## Requirement
Please express this listing as a two-column CSV with the columns "prompt" and "response", one row for each entry, putting its text and its answer each in one quoted field with line breaks turned into spaces. Cover the whole listing, and leave the pictures out.

## Data for this task
---

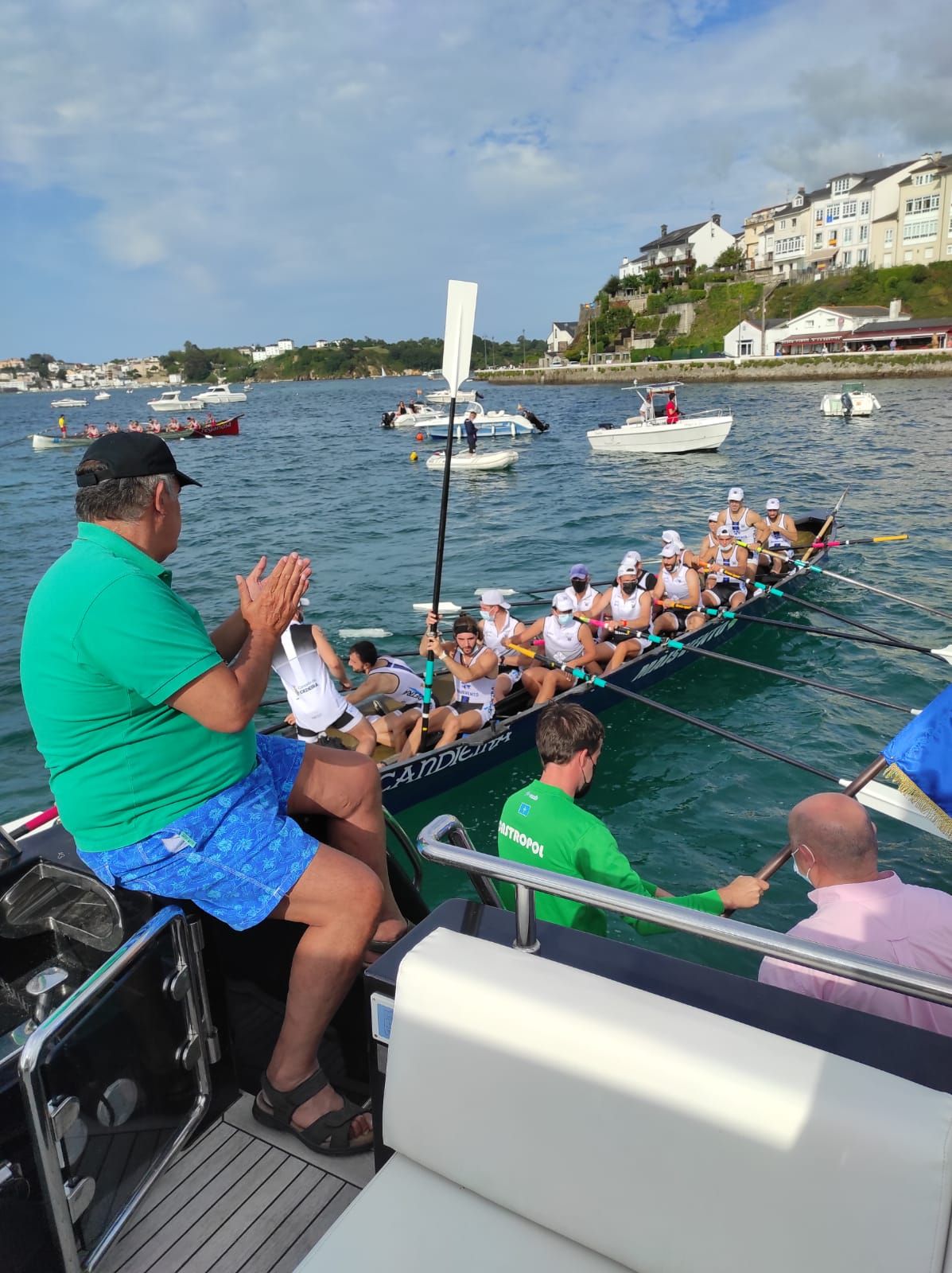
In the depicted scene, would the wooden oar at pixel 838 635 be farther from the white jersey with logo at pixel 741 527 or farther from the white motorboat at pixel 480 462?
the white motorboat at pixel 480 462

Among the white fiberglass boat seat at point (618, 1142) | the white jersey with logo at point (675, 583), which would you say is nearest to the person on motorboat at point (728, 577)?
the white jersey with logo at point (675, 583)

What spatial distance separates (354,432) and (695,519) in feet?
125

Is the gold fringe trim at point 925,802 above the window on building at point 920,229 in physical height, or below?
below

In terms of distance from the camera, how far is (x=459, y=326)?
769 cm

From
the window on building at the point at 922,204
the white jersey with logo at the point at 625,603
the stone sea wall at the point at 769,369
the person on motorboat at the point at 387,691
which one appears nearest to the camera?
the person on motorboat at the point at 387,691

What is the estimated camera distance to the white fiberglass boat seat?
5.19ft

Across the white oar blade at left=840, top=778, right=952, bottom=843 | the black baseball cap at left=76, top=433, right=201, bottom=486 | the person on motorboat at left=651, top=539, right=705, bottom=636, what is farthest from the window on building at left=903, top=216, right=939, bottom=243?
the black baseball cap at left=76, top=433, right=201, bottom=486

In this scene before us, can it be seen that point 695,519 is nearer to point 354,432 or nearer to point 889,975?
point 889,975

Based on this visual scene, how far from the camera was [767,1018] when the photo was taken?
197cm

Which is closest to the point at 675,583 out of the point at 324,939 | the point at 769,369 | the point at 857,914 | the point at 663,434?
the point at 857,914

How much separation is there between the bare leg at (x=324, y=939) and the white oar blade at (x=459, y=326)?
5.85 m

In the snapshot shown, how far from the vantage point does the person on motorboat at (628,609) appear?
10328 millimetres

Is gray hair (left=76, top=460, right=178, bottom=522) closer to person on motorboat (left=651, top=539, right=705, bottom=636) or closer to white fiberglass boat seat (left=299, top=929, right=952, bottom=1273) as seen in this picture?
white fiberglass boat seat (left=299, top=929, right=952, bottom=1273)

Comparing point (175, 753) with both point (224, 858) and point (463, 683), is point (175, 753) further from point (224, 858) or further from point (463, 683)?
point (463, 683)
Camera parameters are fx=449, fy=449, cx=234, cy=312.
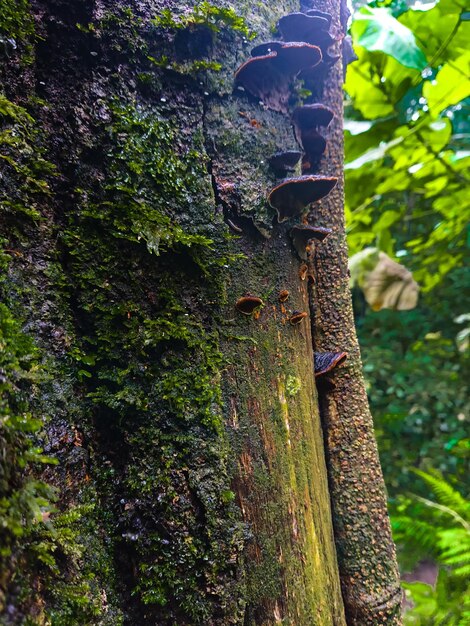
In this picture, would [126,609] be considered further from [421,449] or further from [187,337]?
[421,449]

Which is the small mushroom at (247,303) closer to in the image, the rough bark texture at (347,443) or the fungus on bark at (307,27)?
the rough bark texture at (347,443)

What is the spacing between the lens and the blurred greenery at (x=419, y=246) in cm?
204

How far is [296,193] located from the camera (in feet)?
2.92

---

## Exercise result
prompt,response
"In the depicted scene, would the wooden oar at pixel 838 635 be farther from the white jersey with logo at pixel 741 527 or farther from the white motorboat at pixel 480 462?","the white motorboat at pixel 480 462"
"Among the white fiberglass boat seat at point (618, 1142) | the white jersey with logo at point (675, 583), which would you say is nearest to the person on motorboat at point (728, 577)?","the white jersey with logo at point (675, 583)"
"What spatial distance separates (354,432) and (695,519) in feet?","125"
"Is the gold fringe trim at point 925,802 above the window on building at point 920,229 in physical height, or below?","below"
"In terms of distance from the camera, how far is (x=459, y=326)?","769 cm"
"From the window on building at the point at 922,204 the white jersey with logo at the point at 625,603 the stone sea wall at the point at 769,369 the person on motorboat at the point at 387,691 which one appears nearest to the camera?","the person on motorboat at the point at 387,691"
"What is the estimated camera distance to the white fiberglass boat seat?","5.19ft"
"Across the white oar blade at left=840, top=778, right=952, bottom=843 | the black baseball cap at left=76, top=433, right=201, bottom=486 | the person on motorboat at left=651, top=539, right=705, bottom=636, what is farthest from the window on building at left=903, top=216, right=939, bottom=243?","the black baseball cap at left=76, top=433, right=201, bottom=486"
"In this scene before us, can it be seen that point 695,519 is nearer to point 354,432 or nearer to point 889,975?","point 889,975"
"Based on this visual scene, how far from the camera was [767,1018] when the photo was taken?","197cm"
"Which is closest to the point at 675,583 out of the point at 324,939 | the point at 769,369 | the point at 857,914 | the point at 663,434?","the point at 857,914"
"How much separation is there between the bare leg at (x=324, y=939) and the white oar blade at (x=459, y=326)?","5.85 m"
"In the snapshot shown, how far from the vantage point does the person on motorboat at (628,609) appear?","10328 millimetres"
"Is gray hair (left=76, top=460, right=178, bottom=522) closer to person on motorboat (left=651, top=539, right=705, bottom=636) or closer to white fiberglass boat seat (left=299, top=929, right=952, bottom=1273) as seen in this picture?","white fiberglass boat seat (left=299, top=929, right=952, bottom=1273)"
"Comparing point (175, 753) with both point (224, 858) and point (463, 683), is point (175, 753) further from point (224, 858) or further from point (463, 683)?","point (463, 683)"
"Camera parameters are fx=449, fy=449, cx=234, cy=312. In this picture, would [126,609] be considered further from [421,449] or further from [187,337]?","[421,449]"
"Which is the small mushroom at (247,303) closer to in the image, the rough bark texture at (347,443) or the fungus on bark at (307,27)?","the rough bark texture at (347,443)"
"What is the spacing between the lens and the blurred greenery at (x=419, y=246) in cm?","204"
"How far is [296,193] located from the camera (in feet)?","2.92"